> Work to do: Please output every line of the material as it stands, without the pictures.

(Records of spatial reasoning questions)
================

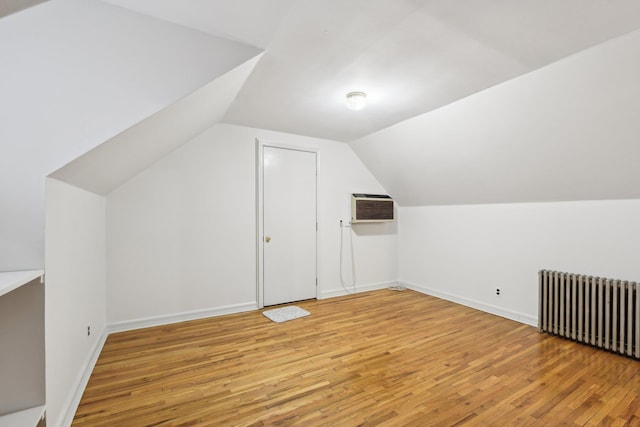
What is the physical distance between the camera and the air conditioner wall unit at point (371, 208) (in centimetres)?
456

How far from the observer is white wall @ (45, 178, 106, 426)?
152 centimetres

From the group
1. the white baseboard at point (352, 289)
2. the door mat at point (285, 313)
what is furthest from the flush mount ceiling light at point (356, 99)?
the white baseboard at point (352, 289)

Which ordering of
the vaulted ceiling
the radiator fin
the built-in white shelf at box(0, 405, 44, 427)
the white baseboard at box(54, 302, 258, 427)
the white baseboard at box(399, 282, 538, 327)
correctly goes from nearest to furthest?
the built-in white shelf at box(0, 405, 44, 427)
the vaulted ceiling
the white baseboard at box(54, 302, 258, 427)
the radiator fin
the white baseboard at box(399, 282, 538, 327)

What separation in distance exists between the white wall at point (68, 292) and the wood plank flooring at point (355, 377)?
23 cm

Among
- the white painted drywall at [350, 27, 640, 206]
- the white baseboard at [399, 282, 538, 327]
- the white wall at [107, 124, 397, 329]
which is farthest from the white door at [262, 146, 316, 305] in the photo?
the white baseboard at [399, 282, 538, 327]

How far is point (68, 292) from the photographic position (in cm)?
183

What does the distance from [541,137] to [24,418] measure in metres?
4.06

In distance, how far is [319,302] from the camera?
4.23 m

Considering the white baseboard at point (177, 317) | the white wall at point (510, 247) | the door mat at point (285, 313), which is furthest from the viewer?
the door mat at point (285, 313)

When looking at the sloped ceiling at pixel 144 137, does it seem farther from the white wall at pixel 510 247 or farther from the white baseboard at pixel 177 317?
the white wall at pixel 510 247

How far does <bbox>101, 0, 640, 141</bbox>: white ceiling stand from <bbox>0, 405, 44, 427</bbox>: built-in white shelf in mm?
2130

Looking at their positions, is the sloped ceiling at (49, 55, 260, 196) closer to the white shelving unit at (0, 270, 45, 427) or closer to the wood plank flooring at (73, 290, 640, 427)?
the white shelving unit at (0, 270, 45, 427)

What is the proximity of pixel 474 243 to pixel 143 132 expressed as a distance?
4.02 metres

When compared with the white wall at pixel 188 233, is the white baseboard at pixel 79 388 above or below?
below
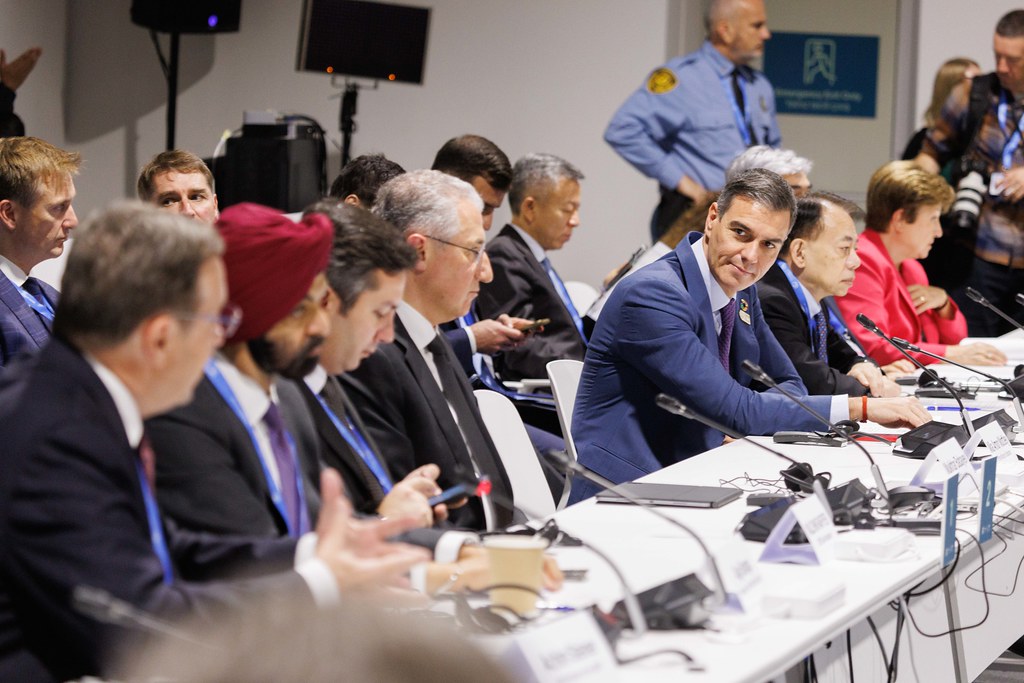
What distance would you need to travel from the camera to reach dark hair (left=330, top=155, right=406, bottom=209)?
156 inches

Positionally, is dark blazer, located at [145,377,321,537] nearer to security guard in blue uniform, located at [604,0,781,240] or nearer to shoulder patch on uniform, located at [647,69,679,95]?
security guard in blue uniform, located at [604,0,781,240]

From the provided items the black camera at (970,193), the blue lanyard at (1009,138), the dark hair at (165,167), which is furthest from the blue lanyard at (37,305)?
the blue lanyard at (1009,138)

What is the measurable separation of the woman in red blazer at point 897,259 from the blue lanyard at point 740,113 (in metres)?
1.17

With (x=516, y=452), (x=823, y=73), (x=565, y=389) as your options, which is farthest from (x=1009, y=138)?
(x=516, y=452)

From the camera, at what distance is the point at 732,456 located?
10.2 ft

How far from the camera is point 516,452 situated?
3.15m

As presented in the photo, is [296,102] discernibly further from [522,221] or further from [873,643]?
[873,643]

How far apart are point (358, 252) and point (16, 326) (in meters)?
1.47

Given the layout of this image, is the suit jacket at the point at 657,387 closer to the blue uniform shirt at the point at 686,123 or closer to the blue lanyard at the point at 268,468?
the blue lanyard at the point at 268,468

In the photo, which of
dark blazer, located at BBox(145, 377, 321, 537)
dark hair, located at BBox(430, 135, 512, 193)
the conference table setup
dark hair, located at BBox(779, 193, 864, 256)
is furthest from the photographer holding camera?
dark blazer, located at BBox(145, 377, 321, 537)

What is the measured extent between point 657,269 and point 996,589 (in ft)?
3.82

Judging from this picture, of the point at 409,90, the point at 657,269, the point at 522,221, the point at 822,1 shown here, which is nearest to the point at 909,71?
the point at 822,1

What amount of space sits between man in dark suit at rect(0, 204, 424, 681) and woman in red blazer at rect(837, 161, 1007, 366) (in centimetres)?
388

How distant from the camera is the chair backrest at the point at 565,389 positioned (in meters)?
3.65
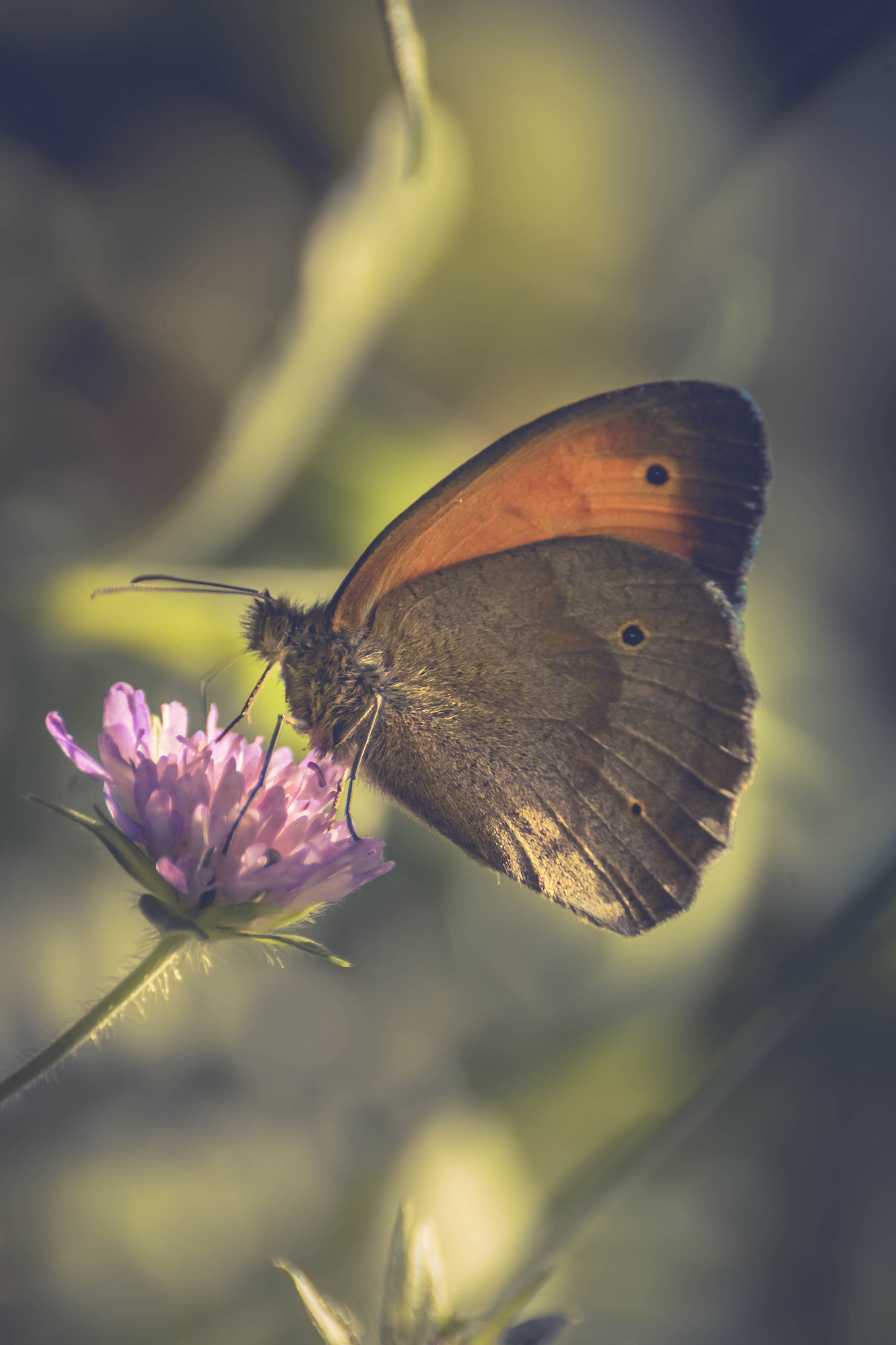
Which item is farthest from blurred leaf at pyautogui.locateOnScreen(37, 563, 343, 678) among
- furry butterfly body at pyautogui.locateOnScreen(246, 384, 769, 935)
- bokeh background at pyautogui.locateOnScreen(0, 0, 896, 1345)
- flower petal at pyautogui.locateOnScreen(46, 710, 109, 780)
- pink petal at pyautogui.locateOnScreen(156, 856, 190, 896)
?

================

> Task solution:
What is the physical distance between the camera and the air conditioner wall unit at point (371, 208) (in centimetres)?
456

How far from the observer is white wall @ (45, 178, 106, 426)?
152 centimetres

From the group
1. the white baseboard at point (352, 289)
2. the door mat at point (285, 313)
what is furthest from the flush mount ceiling light at point (356, 99)?
the white baseboard at point (352, 289)

Which ordering of
the vaulted ceiling
the radiator fin
the built-in white shelf at box(0, 405, 44, 427)
the white baseboard at box(54, 302, 258, 427)
the white baseboard at box(399, 282, 538, 327)
correctly goes from nearest to furthest?
the built-in white shelf at box(0, 405, 44, 427)
the vaulted ceiling
the white baseboard at box(54, 302, 258, 427)
the radiator fin
the white baseboard at box(399, 282, 538, 327)

What separation in distance exists between the white wall at point (68, 292) and the wood plank flooring at point (355, 377)?
23 cm

Among
- the white painted drywall at [350, 27, 640, 206]
- the white baseboard at [399, 282, 538, 327]
- the white wall at [107, 124, 397, 329]
which is farthest from the white door at [262, 146, 316, 305] in the photo?
the white baseboard at [399, 282, 538, 327]

How far is point (68, 292) from the photographic position (in cm)?
183

What does the distance from [541,137] to [24,418] measure in metres?
4.06

In distance, how far is [319,302] from the camera?
4.23 m

Considering the white baseboard at point (177, 317) | the white wall at point (510, 247) | the door mat at point (285, 313), which is furthest from the viewer?
the door mat at point (285, 313)

When looking at the sloped ceiling at pixel 144 137, does it seem farther from the white wall at pixel 510 247 or farther from the white baseboard at pixel 177 317?
the white wall at pixel 510 247

How far does <bbox>101, 0, 640, 141</bbox>: white ceiling stand from <bbox>0, 405, 44, 427</bbox>: built-in white shelf in mm?
2130

Looking at their positions, is the sloped ceiling at (49, 55, 260, 196) closer to the white shelving unit at (0, 270, 45, 427) or closer to the wood plank flooring at (73, 290, 640, 427)?
the white shelving unit at (0, 270, 45, 427)

What is the proximity of pixel 474 243 to pixel 143 132 expressed as a distance?
4.02 metres

When compared with the white wall at pixel 188 233, is the white baseboard at pixel 79 388 above or below?
below
What distance would you need to travel from the camera to reach dark hair (left=330, top=155, right=406, bottom=209)?
156 inches

Positionally, is dark blazer, located at [145,377,321,537] nearer to security guard in blue uniform, located at [604,0,781,240] or nearer to shoulder patch on uniform, located at [647,69,679,95]?
security guard in blue uniform, located at [604,0,781,240]

From the provided items the black camera at (970,193), the blue lanyard at (1009,138), the dark hair at (165,167), which is furthest from the blue lanyard at (37,305)?
the blue lanyard at (1009,138)

What is the measurable separation of the woman in red blazer at point 897,259 from the blue lanyard at point 740,113 (in metres)?
1.17

With (x=516, y=452), (x=823, y=73), (x=565, y=389) as your options, which is farthest from (x=1009, y=138)?
(x=516, y=452)

From the camera, at what distance is the point at 732,456 located?
10.2 ft

How far from the camera is point 516,452 situated?
3.15m

As presented in the photo, is [296,102] discernibly further from [522,221] or further from [873,643]?
[873,643]

How far apart are point (358, 252) and point (16, 326) (in meters)?
1.47

Given the layout of this image, is the suit jacket at the point at 657,387 closer to the blue uniform shirt at the point at 686,123 or closer to the blue lanyard at the point at 268,468?
the blue lanyard at the point at 268,468

In the photo, which of
dark blazer, located at BBox(145, 377, 321, 537)
dark hair, located at BBox(430, 135, 512, 193)
the conference table setup
dark hair, located at BBox(779, 193, 864, 256)
is furthest from the photographer holding camera?
dark blazer, located at BBox(145, 377, 321, 537)

What is the measured extent between point 657,269 and point 996,589 (in ft)?
3.82

Judging from this picture, of the point at 409,90, the point at 657,269, the point at 522,221, the point at 822,1 shown here, which is nearest to the point at 909,71?
the point at 822,1

What amount of space sits between man in dark suit at rect(0, 204, 424, 681) and woman in red blazer at rect(837, 161, 1007, 366) (in centimetres)?
388

How distant from the camera is the chair backrest at the point at 565,389 positioned (in meters)?
3.65
Which item is farthest from blurred leaf at pyautogui.locateOnScreen(37, 563, 343, 678) among
- furry butterfly body at pyautogui.locateOnScreen(246, 384, 769, 935)
- bokeh background at pyautogui.locateOnScreen(0, 0, 896, 1345)
- flower petal at pyautogui.locateOnScreen(46, 710, 109, 780)
- pink petal at pyautogui.locateOnScreen(156, 856, 190, 896)
?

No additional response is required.